TASK PROMPT -
Copy the lines below word for word, including every number and punctuation mark.

----- INFORMATION PROVIDED

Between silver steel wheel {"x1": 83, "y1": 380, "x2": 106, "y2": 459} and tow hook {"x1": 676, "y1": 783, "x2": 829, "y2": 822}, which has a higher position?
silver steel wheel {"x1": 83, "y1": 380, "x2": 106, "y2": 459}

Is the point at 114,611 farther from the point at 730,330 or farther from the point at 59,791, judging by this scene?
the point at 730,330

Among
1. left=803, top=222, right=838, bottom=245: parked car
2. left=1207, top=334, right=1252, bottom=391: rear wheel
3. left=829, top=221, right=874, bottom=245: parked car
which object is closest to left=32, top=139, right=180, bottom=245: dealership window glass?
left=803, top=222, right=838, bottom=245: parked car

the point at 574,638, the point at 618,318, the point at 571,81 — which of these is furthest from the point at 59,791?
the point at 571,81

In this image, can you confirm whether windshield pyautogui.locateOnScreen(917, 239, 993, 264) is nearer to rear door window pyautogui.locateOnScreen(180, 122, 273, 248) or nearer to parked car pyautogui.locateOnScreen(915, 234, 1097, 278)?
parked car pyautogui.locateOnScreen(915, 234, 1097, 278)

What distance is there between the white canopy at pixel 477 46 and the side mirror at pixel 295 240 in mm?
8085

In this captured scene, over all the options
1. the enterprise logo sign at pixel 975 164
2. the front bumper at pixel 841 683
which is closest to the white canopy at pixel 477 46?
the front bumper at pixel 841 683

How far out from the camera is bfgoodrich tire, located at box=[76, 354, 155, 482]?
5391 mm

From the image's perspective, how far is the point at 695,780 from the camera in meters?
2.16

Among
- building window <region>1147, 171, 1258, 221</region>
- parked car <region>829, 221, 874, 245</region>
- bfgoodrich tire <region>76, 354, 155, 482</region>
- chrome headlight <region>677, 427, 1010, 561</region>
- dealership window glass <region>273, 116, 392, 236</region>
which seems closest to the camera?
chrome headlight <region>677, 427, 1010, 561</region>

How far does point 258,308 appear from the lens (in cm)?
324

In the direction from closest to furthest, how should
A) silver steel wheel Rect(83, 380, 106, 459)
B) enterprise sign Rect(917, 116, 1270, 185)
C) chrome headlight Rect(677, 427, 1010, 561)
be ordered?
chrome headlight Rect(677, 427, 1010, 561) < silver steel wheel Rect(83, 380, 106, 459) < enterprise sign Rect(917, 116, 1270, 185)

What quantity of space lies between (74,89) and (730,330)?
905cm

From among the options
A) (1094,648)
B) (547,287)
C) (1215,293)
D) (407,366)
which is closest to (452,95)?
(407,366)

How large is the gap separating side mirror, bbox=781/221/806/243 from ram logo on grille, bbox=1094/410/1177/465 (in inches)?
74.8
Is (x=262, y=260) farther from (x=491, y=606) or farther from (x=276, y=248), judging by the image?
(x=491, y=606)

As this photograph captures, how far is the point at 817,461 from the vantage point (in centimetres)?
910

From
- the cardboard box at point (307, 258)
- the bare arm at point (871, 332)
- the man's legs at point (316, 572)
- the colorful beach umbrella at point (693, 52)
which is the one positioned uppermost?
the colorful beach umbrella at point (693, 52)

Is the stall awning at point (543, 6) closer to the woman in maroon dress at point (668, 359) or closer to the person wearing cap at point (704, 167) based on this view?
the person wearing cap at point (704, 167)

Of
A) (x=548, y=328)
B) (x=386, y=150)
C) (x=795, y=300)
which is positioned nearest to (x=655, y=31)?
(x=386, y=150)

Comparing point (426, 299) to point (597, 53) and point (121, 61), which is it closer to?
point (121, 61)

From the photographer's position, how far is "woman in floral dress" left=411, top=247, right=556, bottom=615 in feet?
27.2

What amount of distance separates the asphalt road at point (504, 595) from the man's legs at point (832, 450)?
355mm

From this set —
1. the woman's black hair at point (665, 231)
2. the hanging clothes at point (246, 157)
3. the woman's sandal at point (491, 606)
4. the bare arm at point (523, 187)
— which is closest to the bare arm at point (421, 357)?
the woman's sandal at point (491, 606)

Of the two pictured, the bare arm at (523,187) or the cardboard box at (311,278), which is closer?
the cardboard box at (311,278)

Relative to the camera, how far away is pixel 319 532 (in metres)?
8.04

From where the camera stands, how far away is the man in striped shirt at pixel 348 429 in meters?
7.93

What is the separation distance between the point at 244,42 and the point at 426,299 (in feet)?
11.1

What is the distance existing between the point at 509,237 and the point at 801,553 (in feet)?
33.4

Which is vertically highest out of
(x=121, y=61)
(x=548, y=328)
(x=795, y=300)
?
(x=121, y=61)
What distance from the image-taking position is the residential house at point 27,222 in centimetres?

----------

FINISHED TASK -
Between silver steel wheel {"x1": 83, "y1": 380, "x2": 106, "y2": 459} and tow hook {"x1": 676, "y1": 783, "x2": 829, "y2": 822}, which has a higher position?
silver steel wheel {"x1": 83, "y1": 380, "x2": 106, "y2": 459}

Is the point at 114,611 farther from the point at 730,330 or farther from the point at 59,791, judging by this scene?
the point at 730,330

Among
1. left=803, top=222, right=838, bottom=245: parked car
2. left=1207, top=334, right=1252, bottom=391: rear wheel
3. left=829, top=221, right=874, bottom=245: parked car
which object is closest to left=32, top=139, right=180, bottom=245: dealership window glass?
left=803, top=222, right=838, bottom=245: parked car

the point at 574,638, the point at 618,318, the point at 571,81 — which of these is furthest from the point at 59,791?
the point at 571,81

In this image, can you confirm whether windshield pyautogui.locateOnScreen(917, 239, 993, 264) is nearer to rear door window pyautogui.locateOnScreen(180, 122, 273, 248) or nearer to parked car pyautogui.locateOnScreen(915, 234, 1097, 278)?
parked car pyautogui.locateOnScreen(915, 234, 1097, 278)

What distance is there between the white canopy at pixel 477 46 and the side mirror at pixel 295 240 in mm?
8085

In this captured scene, over all the options
1. the enterprise logo sign at pixel 975 164
2. the front bumper at pixel 841 683
which is closest to the white canopy at pixel 477 46?
the front bumper at pixel 841 683

How far out from the camera is bfgoodrich tire, located at box=[76, 354, 155, 482]?
5391 mm

From the image's perspective, how far is the point at 695,780 from the camera in meters?
2.16

Among
- building window <region>1147, 171, 1258, 221</region>
- parked car <region>829, 221, 874, 245</region>
- bfgoodrich tire <region>76, 354, 155, 482</region>
- chrome headlight <region>677, 427, 1010, 561</region>
- dealership window glass <region>273, 116, 392, 236</region>
which seems closest to the camera?
chrome headlight <region>677, 427, 1010, 561</region>

How far does point 258,308 appear from the lens (in cm)?
324

In the direction from closest to furthest, how should
A) silver steel wheel Rect(83, 380, 106, 459)
B) enterprise sign Rect(917, 116, 1270, 185)
C) chrome headlight Rect(677, 427, 1010, 561)
be ordered?
chrome headlight Rect(677, 427, 1010, 561) < silver steel wheel Rect(83, 380, 106, 459) < enterprise sign Rect(917, 116, 1270, 185)

What quantity of space lies between (74,89) and (730,330)?
905cm

From among the options
A) (1094,648)
B) (547,287)
C) (1215,293)
D) (407,366)
which is closest to (452,95)?
(407,366)

How large is the gap separating side mirror, bbox=781/221/806/243 from ram logo on grille, bbox=1094/410/1177/465 (in inches)?
74.8
Is (x=262, y=260) farther from (x=491, y=606) or farther from (x=276, y=248), judging by the image?
(x=491, y=606)

As this photograph captures, how far is the point at 817,461 from the vantage point (in centimetres)?
910

From
- the cardboard box at point (307, 258)
- the bare arm at point (871, 332)
- the man's legs at point (316, 572)
- the colorful beach umbrella at point (693, 52)
which is the one positioned uppermost?
the colorful beach umbrella at point (693, 52)

Is the stall awning at point (543, 6) closer to the woman in maroon dress at point (668, 359) or closer to the person wearing cap at point (704, 167) based on this view?
the person wearing cap at point (704, 167)

Of
A) (x=548, y=328)
B) (x=386, y=150)
C) (x=795, y=300)
which is positioned nearest to (x=655, y=31)?
(x=386, y=150)

Comparing point (426, 299) to point (597, 53) and point (121, 61), which is it closer to?
point (121, 61)

From the photographer's position, how far is "woman in floral dress" left=411, top=247, right=556, bottom=615 in feet?
27.2

What amount of distance separates the asphalt road at point (504, 595) from the man's legs at point (832, 450)?
355mm

From this set —
1. the woman's black hair at point (665, 231)
2. the hanging clothes at point (246, 157)
3. the woman's sandal at point (491, 606)
4. the bare arm at point (523, 187)
— which is closest to the bare arm at point (421, 357)?
the woman's sandal at point (491, 606)

Of the two pictured, the bare arm at (523,187) or the cardboard box at (311,278), which is closer?
the cardboard box at (311,278)

Relative to the camera, how far away is pixel 319 532 (in metres)?
8.04

From where the camera stands, how far away is the man in striped shirt at pixel 348 429 in meters?
7.93

What is the separation distance between the point at 244,42 and the point at 426,299 (in feet)?
11.1

What is the distance existing between the point at 509,237 and the point at 801,553 (in feet)?
33.4

Which is vertically highest out of
(x=121, y=61)
(x=548, y=328)
(x=795, y=300)
?
(x=121, y=61)
What distance from the image-taking position is the residential house at point 27,222 in centimetres?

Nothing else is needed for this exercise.